Proof Settlement
Proof settlement is the process by which inference proofs and attestations are verified and recorded on the OpenGradient ledger. This makes all AI inference operations end-to-end verifiable and auditable by every full node on the network.
OpenGradient uses configurable verification methods: ML execution supports ZKML, TEE, and Vanilla verification, while LLM execution uses TEE verification (see ML Execution and LLM Execution for details).
How It Works
After an inference node executes a request and generates a proof:
- Proof Submission: The inference proof or TEE attestation is submitted to the network
- Validator Verification: Full nodes verify the proof during the consensus round
- Block Inclusion: The verified proof is included in the block and recorded to the ledger
- Finalization: Once 2/3+ validators agree, the proof is permanently settled
Network state is persisted on blockchain nodes.
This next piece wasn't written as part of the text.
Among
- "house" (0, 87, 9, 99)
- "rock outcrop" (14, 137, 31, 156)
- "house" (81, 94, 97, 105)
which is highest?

For large proofs like ZKML, the proof data is stored on Walrus with only the reference recorded on-chain—keeping the blockchain efficient while maintaining full verifiability.
Verification Guarantees
By including inference proofs in OpenGradient blocks, transactions that use AI models become end-to-end verifiable:
- Full Node Verification: Every full node on the network verifies inference proofs as part of block validation
- Consensus Security: Proof verification is part of the state transition function, ensuring all validators agree on inference correctness
- Immutable Record: Once settled, inference proofs are permanently recorded and cannot be tampered with
This provides the same level of security as regular EVM state transitions—all inferences are verified and secured by the entire validator set.
LLM Settlement Modes
For LLM inference, clients can choose from different settlement modes that control how much data is stored on-chain. See Settlement Modes for the full comparison of SETTLE_INDIVIDUAL, SETTLE_BATCH, and SETTLE_INDIVIDUAL_WITH_METADATA.
Cross-Chain Verification
Individual users and light clients can also verify specific inferences they are interested in, allowing off-chain and cross-chain users to gain full confidence in their results.